■ WORK TO BE COMPLETED: Can you quote the entries word for word, starting with the line that contains "Creative Ζen Μozaic Ρink 2 GΒ" and going on through the line that contains "TidyBeauty™ Purse Insert", with both of those lines included?
====== INPUT DATA ======
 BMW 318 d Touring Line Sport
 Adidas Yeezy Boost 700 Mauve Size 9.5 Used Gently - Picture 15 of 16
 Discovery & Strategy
======
====== INPUT DATA ======
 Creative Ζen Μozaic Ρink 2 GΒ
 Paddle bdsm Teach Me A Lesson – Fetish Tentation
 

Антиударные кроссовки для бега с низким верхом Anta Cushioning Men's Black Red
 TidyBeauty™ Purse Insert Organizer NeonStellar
======
■ SOLUTION TO THE PROBLEM:
 Creative Ζen Μozaic Ρink 2 GΒ
 Paddle bdsm Teach Me A Lesson – Fetish Tentation
 

Антиударные кроссовки для бега с низким верхом Anta Cushioning Men's Black Red
 TidyBeauty™ Purse Insert Organizer NeonStellar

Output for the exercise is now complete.